Click and drag to tour the facility. On mobile, open in the YouTube app and look around with your device.

 

The Benefits of Fabric Structures

In their design toolkit, the LTA detailed some of the many benefits of fabric structures.

Among these, the LTA states that fabric structures have the “highest design life across the low cost indoor structures.” Rubb can attest to this, with Rubb buildings having been used around the world for more than 30 years complete with their original PVC sheets.

With high-quality materials, low maintenance follows. The LTA advises that the “Stability of the structure is not affected by isolated damage to the membrane.” With fabric constructions, any unlikely damage to the PVC sheets can be fixed with quick, easy, and inexpensive repairs.

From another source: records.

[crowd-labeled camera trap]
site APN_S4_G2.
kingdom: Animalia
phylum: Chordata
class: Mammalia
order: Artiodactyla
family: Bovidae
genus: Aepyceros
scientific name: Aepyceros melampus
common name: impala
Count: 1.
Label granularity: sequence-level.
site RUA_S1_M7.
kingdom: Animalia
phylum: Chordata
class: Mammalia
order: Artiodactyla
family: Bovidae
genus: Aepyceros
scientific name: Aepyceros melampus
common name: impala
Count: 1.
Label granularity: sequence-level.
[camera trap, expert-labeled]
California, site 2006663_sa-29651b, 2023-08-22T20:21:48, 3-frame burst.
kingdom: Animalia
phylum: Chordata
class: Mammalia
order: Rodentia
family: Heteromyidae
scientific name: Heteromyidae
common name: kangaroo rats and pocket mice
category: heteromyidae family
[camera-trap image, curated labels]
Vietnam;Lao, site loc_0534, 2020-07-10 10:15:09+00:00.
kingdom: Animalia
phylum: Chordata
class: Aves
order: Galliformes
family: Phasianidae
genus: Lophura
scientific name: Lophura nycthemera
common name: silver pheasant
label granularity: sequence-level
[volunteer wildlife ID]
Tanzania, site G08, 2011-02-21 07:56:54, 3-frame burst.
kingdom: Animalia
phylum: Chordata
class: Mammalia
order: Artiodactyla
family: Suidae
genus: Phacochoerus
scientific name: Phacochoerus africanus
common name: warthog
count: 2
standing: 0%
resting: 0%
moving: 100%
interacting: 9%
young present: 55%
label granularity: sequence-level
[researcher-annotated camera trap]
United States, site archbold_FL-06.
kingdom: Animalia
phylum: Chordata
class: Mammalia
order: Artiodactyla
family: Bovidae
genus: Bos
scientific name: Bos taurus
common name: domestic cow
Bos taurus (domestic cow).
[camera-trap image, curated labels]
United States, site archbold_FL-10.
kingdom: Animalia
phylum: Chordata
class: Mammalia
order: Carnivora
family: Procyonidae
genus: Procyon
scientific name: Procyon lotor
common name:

Sustainability is a core-focus of the LTA, making Rubb’s fabric construction a perfect match. Rubb is working on achieving 100% recyclability for every single material used. Not only can the steel and PVC covers be recycled, but the whole structure can be relocated, adapted, expanded, or dismantled and stored for future usage. They can even be sold to new users, as Rubb offers full refurbishment and recertification services.

The LTA continues to note the high customisation potential with fabric-clad structures, stating that “There are a wide variation of manufacturer building profiles.” Rubb provides a base of four configurations, which can be further tailored or fully custom made to meet any specific needs.

They go on to say praise the “range of indoor lighting solutions available.” The benefit of fabric-clad structures is their ability to let daylight onto the court. Not only does this save on electricity costs, but it can ‘open up’ the venue and allow for a more natural environment.

The LTA also encourages centres to consider the variety of access door configurations possible with fabric constructions, and writes that they “can be easily accommodated anywhere along the perimeter of the building.” Rubb can equip venues with any door arrangement specified and offers a wide range of access and emergency access doors, each meeting the strictest European product standards.

The LTA advises that “consideration needs to be given that materials might be sourced internationally” and warns that “the value of sterling will affect pricing levels.” This, however, does not apply to Rubb as all design, manufacturing, and construction is handled from within the UK.

The LTA’s mission is to open up tennis across the UK with large-scale, sustainable venues. With that in mind, there is no better option than a Rubb frame fabric structure.